Les sociétés X et Y ont été citées en qualité de civilement responsable.

Par jugement du 19 octobre 1998, le Tribunal correctionnel de Paris a donné acte à la partie civile de ce qu'elle abandonnait les poursuites fondées sur des faits antérieurs au 25 mai 1993, a rejeté l'exception de nullité et l'exception d'irrecevabilité, a dit n'y avoir lieu à surseoir à statuer, a dit n'y avoir lieu à question préjudicielle en interprétation devant la Cour de justice des Communautés européenne, disqualifiant et requalifiant la prévention, a déclaré Jacques C, Klaus B et Patrick D coupables de complicité de publicité illicite en faveur du tabac, faits commis en 1993 postérieurement au 25 mai 1993 et en 1994 à Paris, a condamné Messieurs C et B chacun à une amende de 100 000 F et Monsieur D à une amende de 50 000 F, a reçu le CNCT en sa constitution de partie civile, a condamné solidairement les prévenus à lui payer la somme de 150 000 F à titre de dommages-intérêts et celle de 7 000 F au titre de l'art.475-1 du Code de procédure pénale, a déclaré la société Y civilement responsable de M. D, a mis hors de cause la société X et a débouté les parties du surplus de leurs demandes.

Les trois prévenus et le Ministère public ont interjeté appel de cette décision le 28 octobre 1998.

Par acte du 10 octobre 2001, la société XX qui a remplacé la société X a été citée au lieu et place de cette société.

Par arrêt du 1er mars 2002, la Cour d'appel de Paris a considéré que les publicités incriminées constituaient des publicités indirectes en faveur du tabac, au sens des articles 355-25 et 355-26 du Code de la santé publique, que ces publicités ne pouvaient bénéficier de la dérogation instaurée par l'al.2 de l'art. L. 355-26 du même Code, mais a relaxé les prévenus, au motif "qu'ils n'ont pas participé de quelque façon que ce soit à la conception, à la préparation ou à la diffusion de ces publicités et qu'ils ne sont donc pas les auteurs de l'infraction visée à la prévention, pas plus qu'ils ne peuvent en être considérés comme complices par fourniture de moyens".

La société Y a été mise hors de cause et la partie civile déboutée de l'ensemble de ses demandes.

Sur le pourvoi du CNCT, partie civile, la Cour de cassation, le 28 mars 2003, a cassé cet arrêt, en ses seules dispositions civiles, pour insuffisance et contradiction de motifs, dès lors qu'il résultait des propres énonciations de la cour d'appel que les trois prévenus avaient "approuvé la stratégie de diversification de la dite marque et qu'ils y ont contribué".

* * * * *

* Mise en pratique *
A. D'après l'extrait, à quelle date les trois prévenus et le Ministère public ont-ils interjeté appel du jugement ?
B. Indiquez si chacune de ces affirmations concorde avec l'extrait, en citant les mots décisifs : (i) le Tribunal correctionnel a infligé à Monsieur D une amende de 50 000 F ; (ii) la Cour d'appel a déclaré les prévenus coupables ; (iii) la Cour de cassation a cassé l'arrêt dans toutes ses dispositions.
C. Reproduisez le passage de l'extrait depuis « Les trois prévenus et » jusqu'à « de cette société. ».

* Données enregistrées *
* * * * *

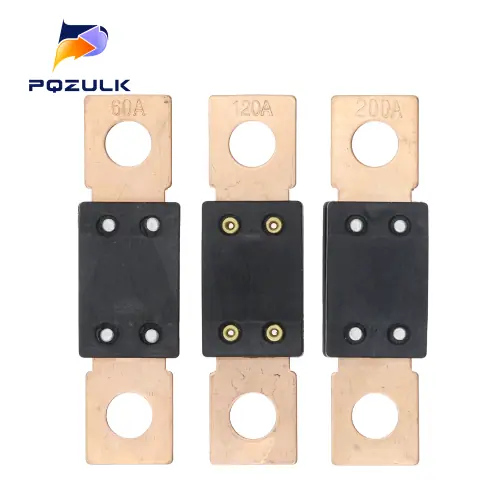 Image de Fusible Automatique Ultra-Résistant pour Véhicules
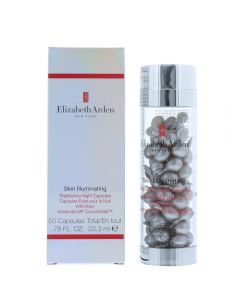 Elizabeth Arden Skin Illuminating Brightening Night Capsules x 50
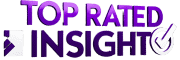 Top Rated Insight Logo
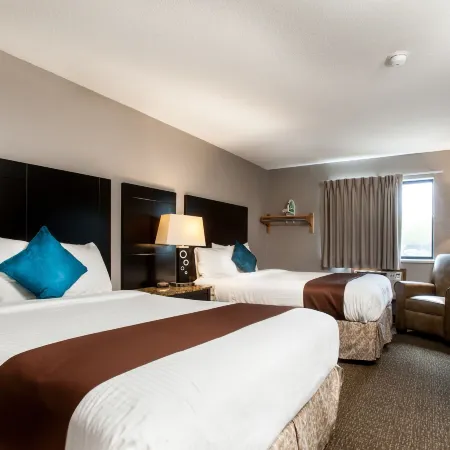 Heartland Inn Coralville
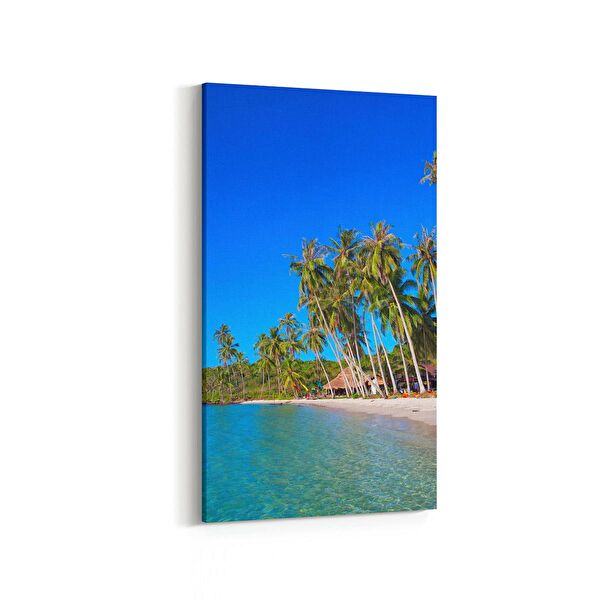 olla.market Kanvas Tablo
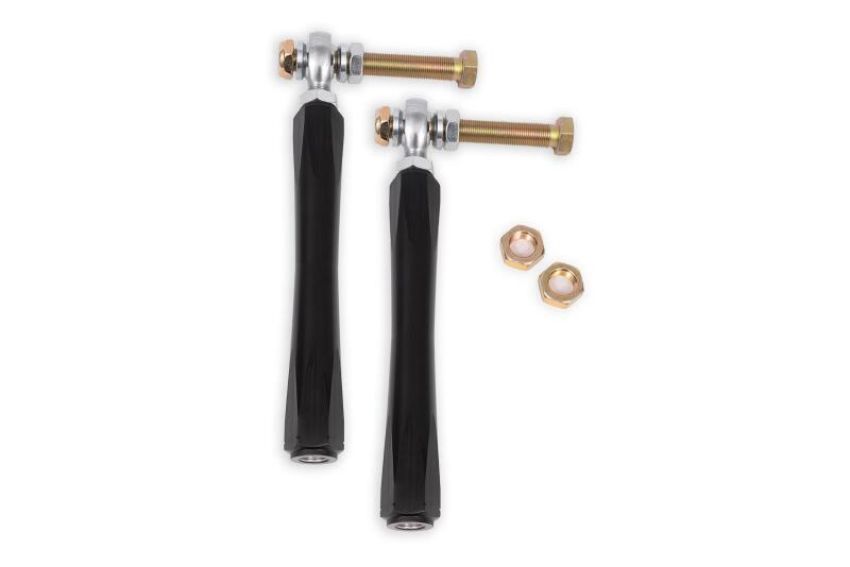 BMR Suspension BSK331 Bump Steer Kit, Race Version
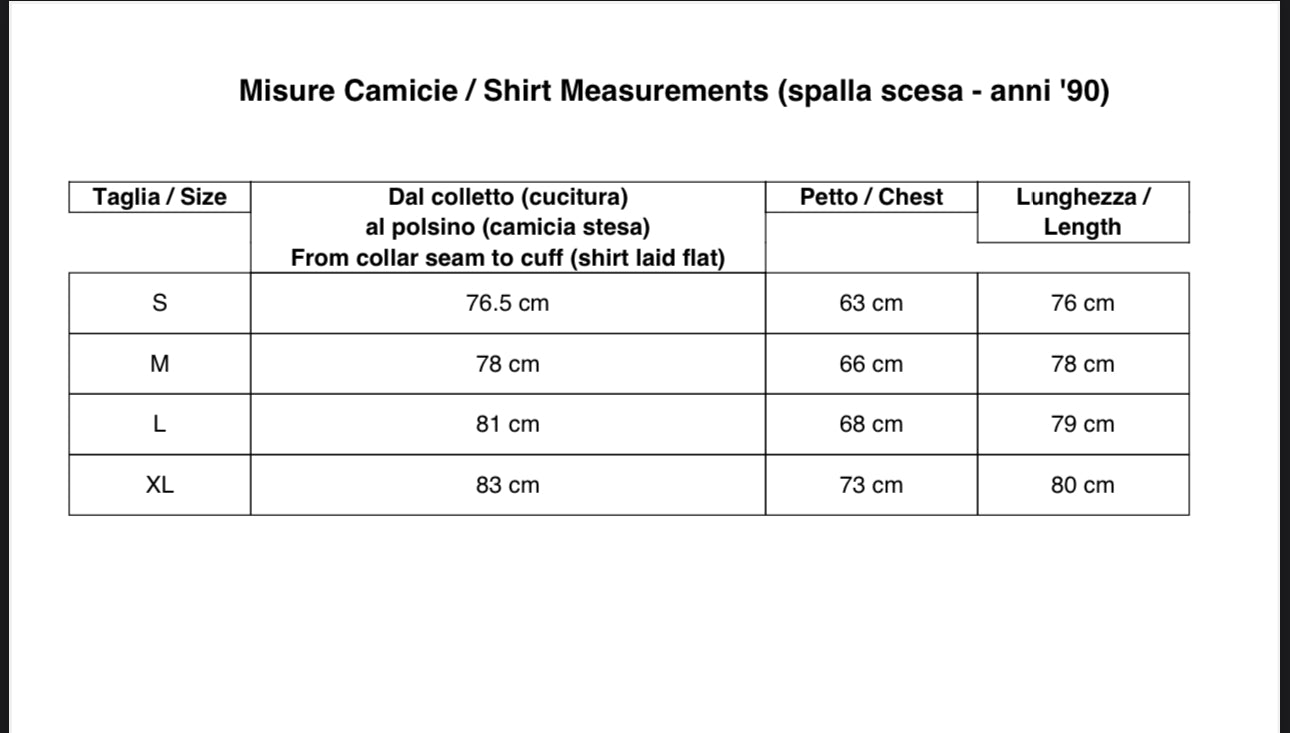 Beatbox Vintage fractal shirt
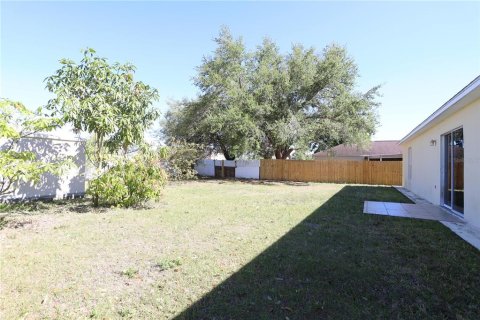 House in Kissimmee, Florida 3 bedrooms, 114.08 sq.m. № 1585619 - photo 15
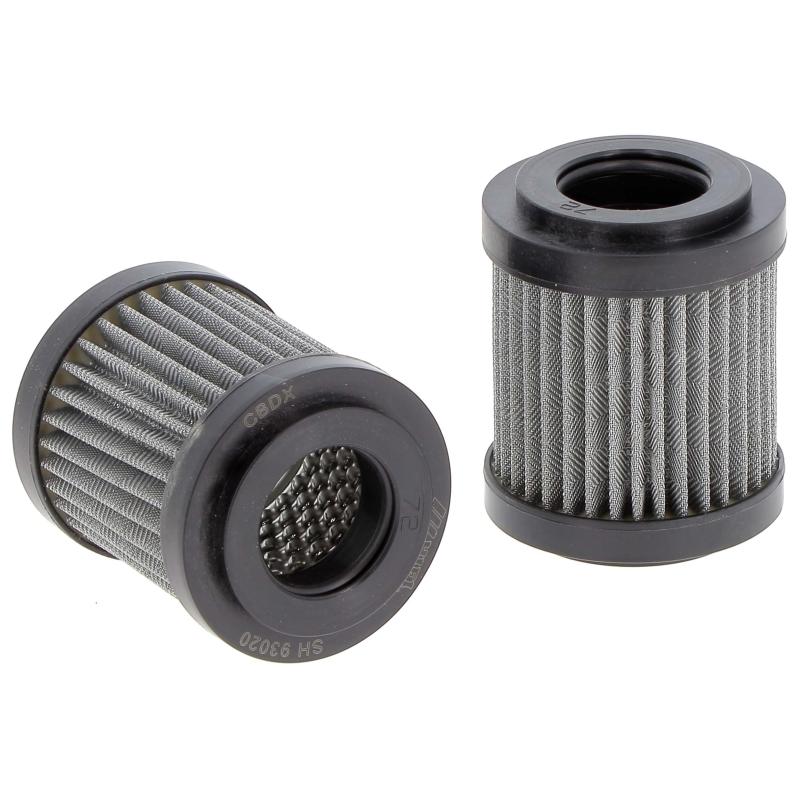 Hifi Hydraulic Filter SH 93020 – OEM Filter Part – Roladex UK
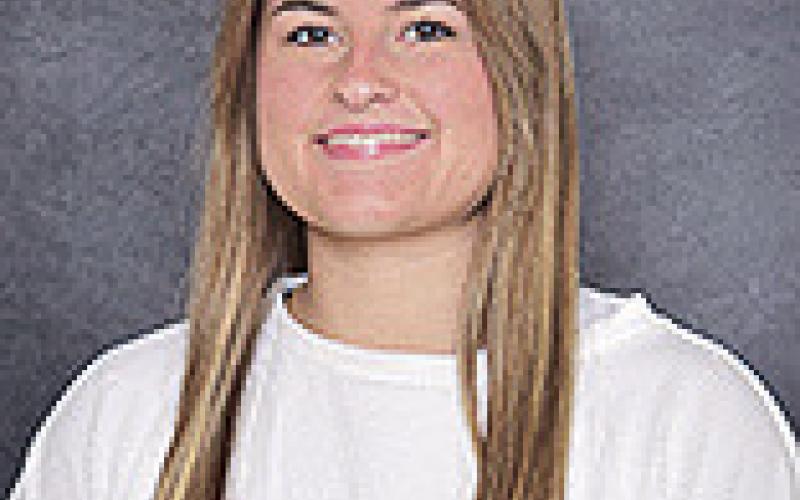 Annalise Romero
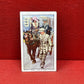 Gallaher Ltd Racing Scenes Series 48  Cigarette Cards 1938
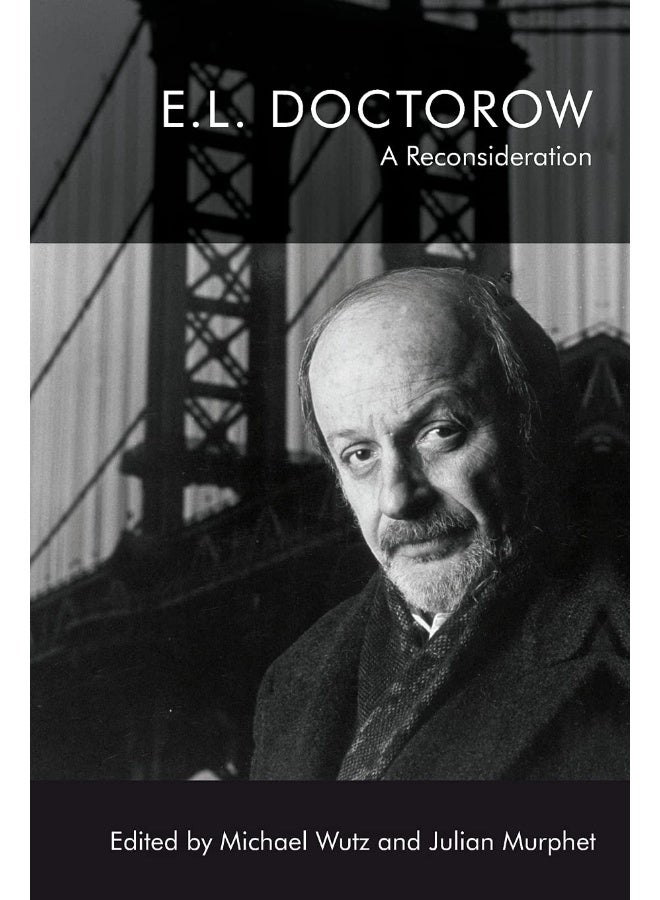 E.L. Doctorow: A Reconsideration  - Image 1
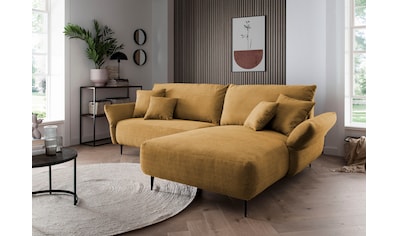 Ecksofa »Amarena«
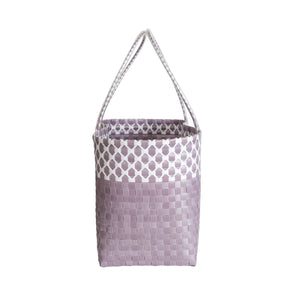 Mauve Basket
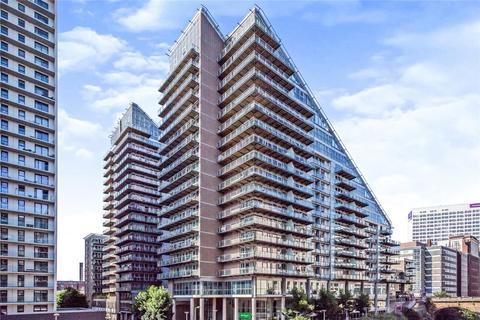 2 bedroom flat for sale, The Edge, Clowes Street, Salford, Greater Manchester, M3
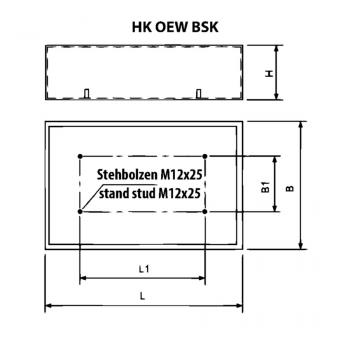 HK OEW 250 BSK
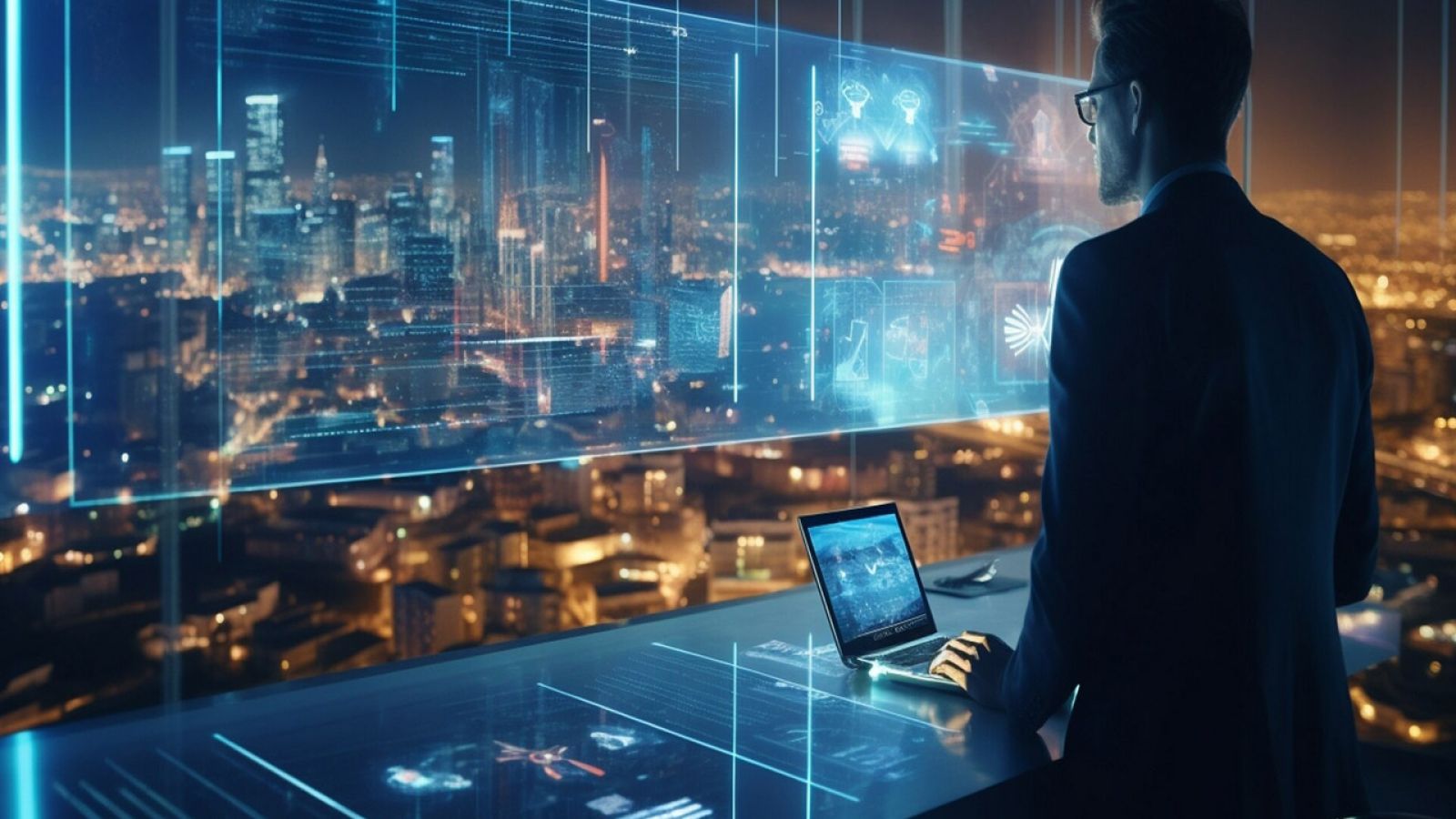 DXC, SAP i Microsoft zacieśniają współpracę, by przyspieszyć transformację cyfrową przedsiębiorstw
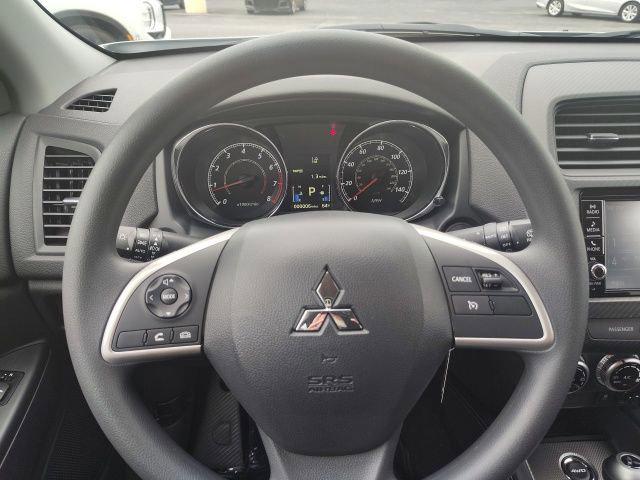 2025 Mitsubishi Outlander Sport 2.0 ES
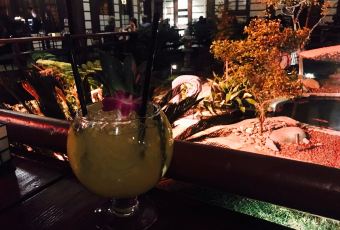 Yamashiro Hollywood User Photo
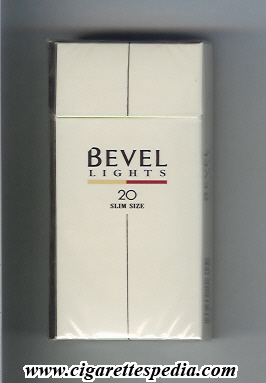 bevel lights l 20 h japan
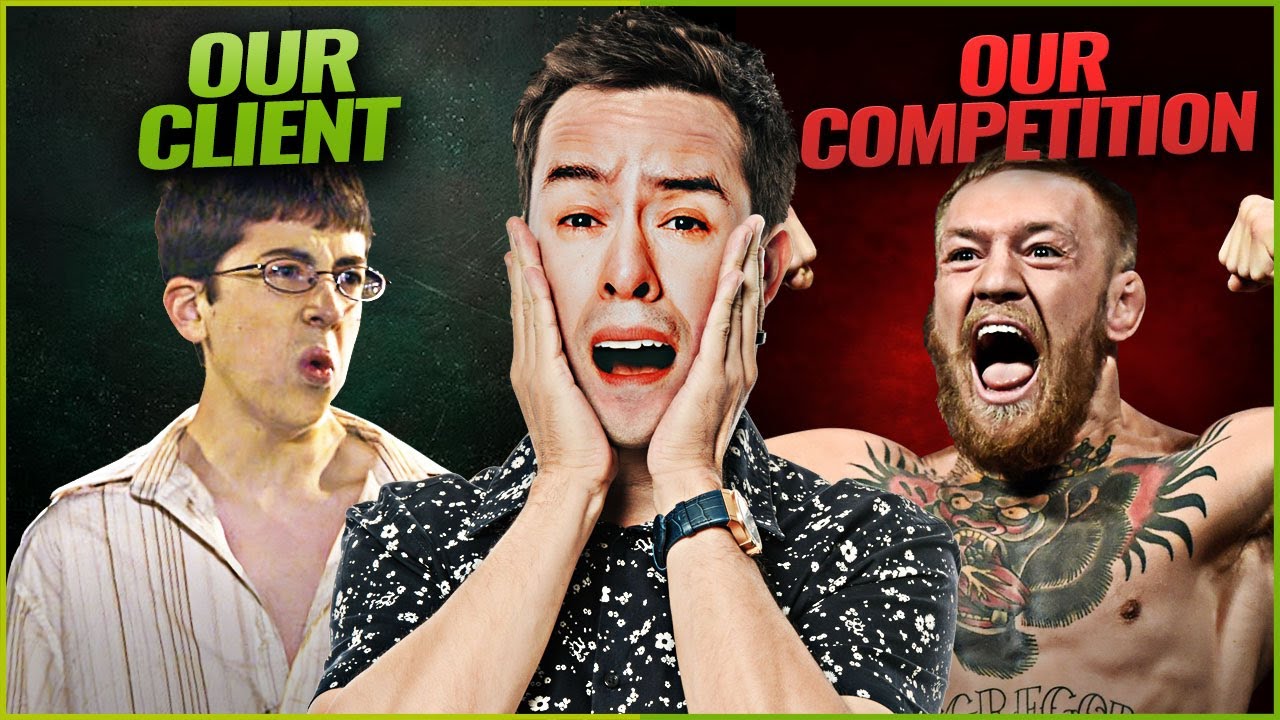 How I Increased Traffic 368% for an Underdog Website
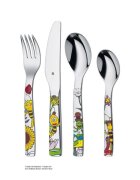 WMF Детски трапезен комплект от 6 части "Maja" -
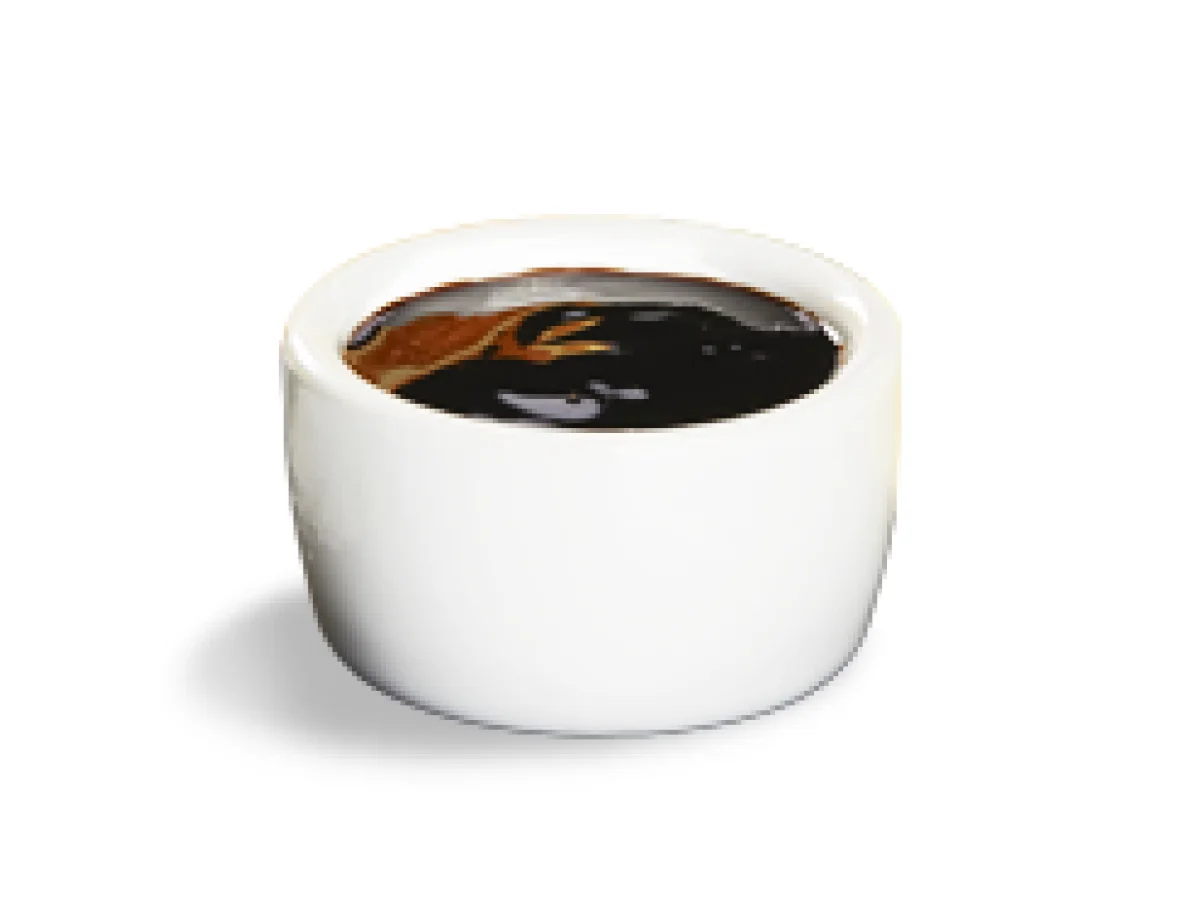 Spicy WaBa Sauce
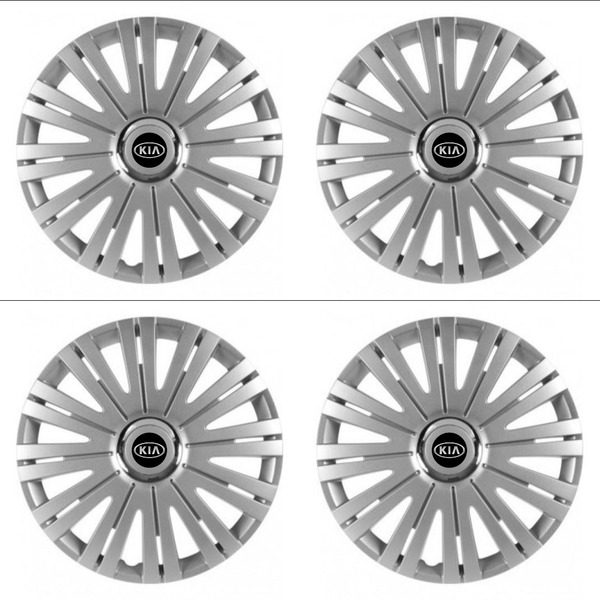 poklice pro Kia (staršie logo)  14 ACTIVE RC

* * * * *

* Réponses par item *
A. Le 28 octobre 1998.

B.
(i) Oui : « Monsieur D à une amende de 50 000 F ».
(ii) Non : « mais a relaxé les prévenus ».
(iii) Non : « en ses seules dispositions civiles ».

C.
Les trois prévenus et le Ministère public ont interjeté appel de cette décision le 28 octobre 1998.

Par acte du 10 octobre 2001, la société XX qui a remplacé la société X a été citée au lieu et place de cette société.